Third, any errors by the inmate legal aid regarding the appeal time limits and the necessity of an appeal are attributable to Mason and not to some external factor. Mason elected to rely upon the inmate legal aid. No one forced him to do so. As the Supreme Court has said, "when a petitioner's postconviction attorney misses a filing deadline, the petitioner is bound by the oversight and cannot rely on it to establish cause." Maples v. Thomas, 565 U.S. 266, 281 (2012). I see no reason to believe that the same rule should not be applied to situations like this one involving inmate legal aids and post-conviction appeals.
I do not believe Martinez v. Ryan, 132 S. Ct. 1309 (2012) or Trevino v. Thaler, 133 S. Ct. 1911 (2013) apply in Nebraska. This is because Nebraska allows, and indeed demands that, ineffective assistance of trial counsel claims be raised on direct appeal when appellate counsel is different than trial counsel. State v. Filholm, 848 N.W.2d at 576. But even if those cases did apply generally, I do not believe they pertain to cases like this one involving a procedural default occurring at the post-conviction appellate stage after the prisoner has been fully heard by the state post-conviction trial judge. Williams v. Kenney, No. 4:13CV3170, 2014 WL 5107145, at *6 (D. Neb. Oct. 10, 2014). Indeed, I believe my decision in Williams is consistent with Circuit precedent. See Arnold v. Dormire, 675 F.3d 1082, 1086-88 (8th Cir. 2012) (concluding Martinez does not apply where ineffective assistance of trial counsel claims were litigated in an initial-review collateral proceeding, but not preserved on appeal; "The Court made clear that the holding in Martinez did not 'concern attorney errors in other kinds of proceedings, including appeals from initial-review collateral proceedings. . . .'" ) (citing and quoting Martinez, 132 S. Ct at 1320). --------
Fourth, Mason has shown no actual prejudice. There is no basis in this record to suppose that but for the alleged errors- in the trial court, on direct appeal, or during the post-conviction proceedings-the result would have been different.
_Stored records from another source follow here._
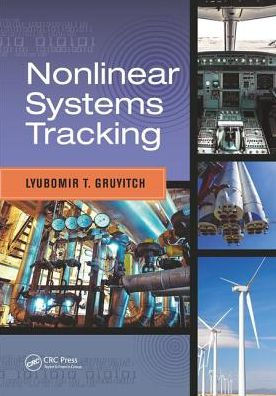 Nonlinear Systems Tracking / Edition 1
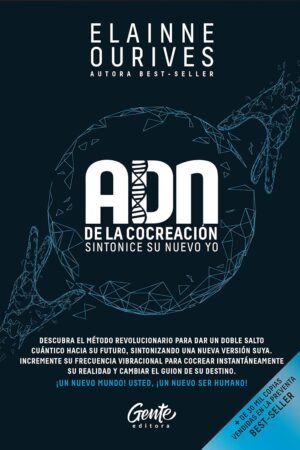 ADN de la cocreación de Elainne Ourives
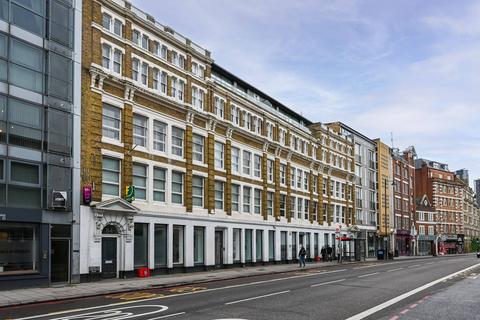 2 bedroom flat for sale, Union Central Building, Kingsland Road, Hoxton, London, E2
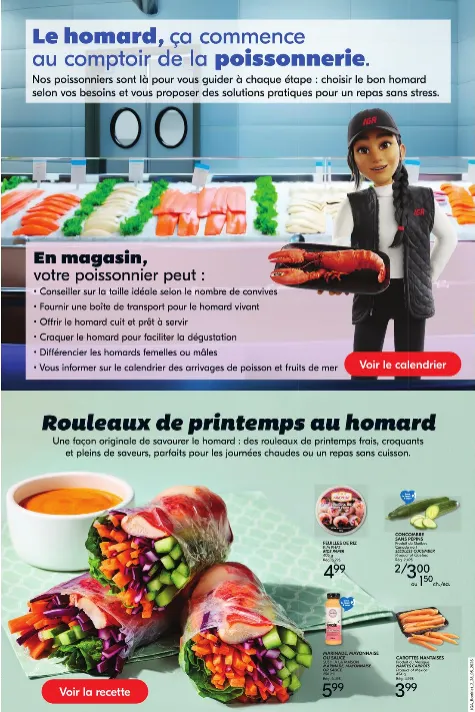 Weekly ad IGA Sales from May 28 to June 3 2026 - Page 4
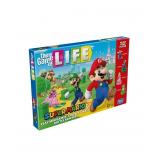 $30 Hasbro Game Of Life Super Mario - White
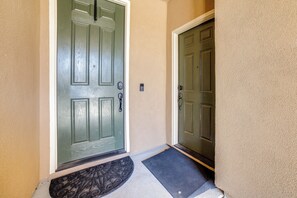 Căn hộ (1 Bedroom) | Nội thất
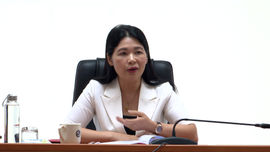 Xây dựng kế hoạch hợp tác hướng đến kỷ niệm 30 năm thành lập Kiểm toán nhà nước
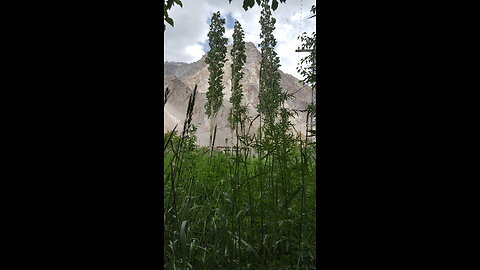 Kumrat Valley, Pakistan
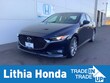 Mazda Mazda3 Sedan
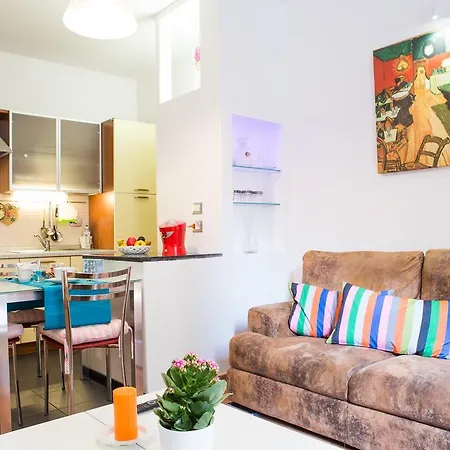Apartman G'day *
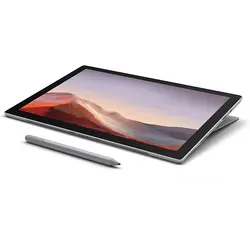 لپ تاپ 12 اینچ لمسی Microsoft Surface pro 7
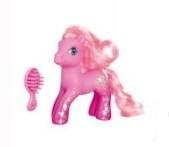 Моя любимая маленькая пони Pinkie Pie, упаковка в форме сердца, My Little Pony, Hasbro [64073] Моя любимая пони Pinkie Pie, упаковка в форме сердца, My Little Pony, Hasbro [64073]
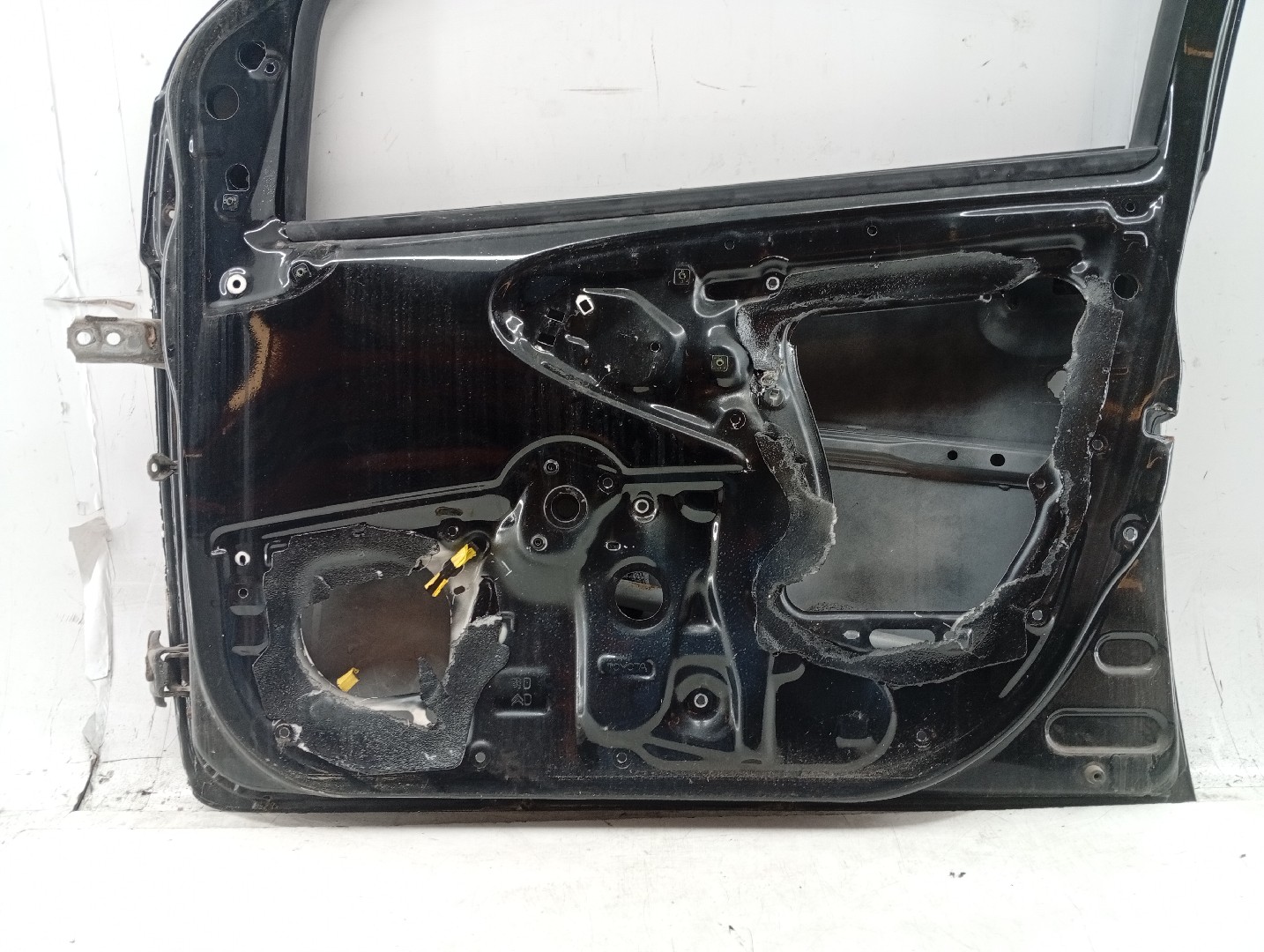 Porta Frente Direita CITROEN C1 (PM_, PN_) | 05 - 14 Imagem-4
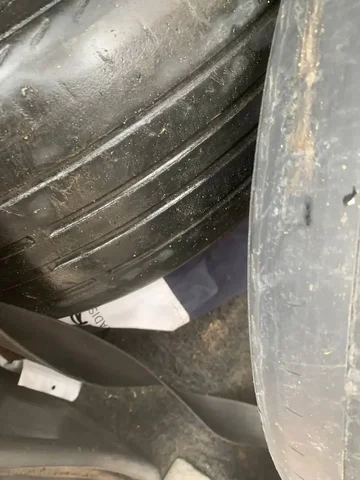 Шины летние 185/55 R15 - Авто в Киров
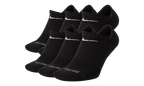 Everyday Plus Cushion No Show Socks SX6898 010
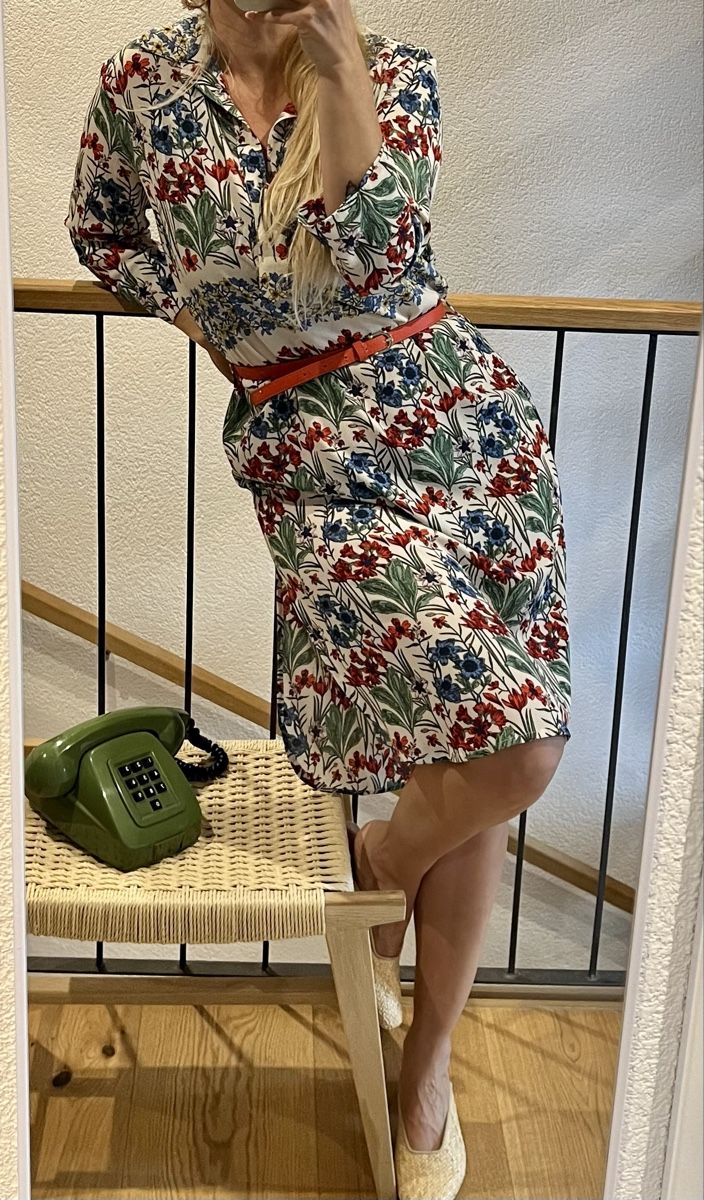 Robes: Deby Debo Dress  – Neuf (Voir description) à Lütisburg par mahee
Finally, a petitioner cannot appeal an adverse ruling on his petition for writ of habeas corpus under § 2254 unless he is granted a certificate of appealability. 28 U.S.C. § 2253(c)(1); 28 U.S.C. § 2253(c)(2); Fed. R. App. P. 22(b)(1). The standards for certificates (1) where the district court reaches the merits or (2) where the district court rules on procedural grounds are set forth in Slack v. McDaniel, 529 U.S. 473, 484-485 (2000). I have applied the appropriate standard and determined that Petitioner is not entitled to a certificate of appealability.
IT IS ORDERED that the habeas corpus petition (filing no. 1) is denied and dismissed with prejudice. The motion for summary judgment (filing no. 9) is granted and the objection thereto (filing no 12) is denied. No certificate of appealability has been or will be issued. Judgment will be issued by separate document.
DATED this 19th day of February, 2019.